Set exercise:
Please copy the listing below word for word, keeping every line.

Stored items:
##############################
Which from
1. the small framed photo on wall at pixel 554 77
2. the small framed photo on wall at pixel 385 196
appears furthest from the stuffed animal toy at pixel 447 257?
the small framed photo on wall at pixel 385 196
##############################
Correct output:
Which from
1. the small framed photo on wall at pixel 554 77
2. the small framed photo on wall at pixel 385 196
appears furthest from the stuffed animal toy at pixel 447 257?
the small framed photo on wall at pixel 385 196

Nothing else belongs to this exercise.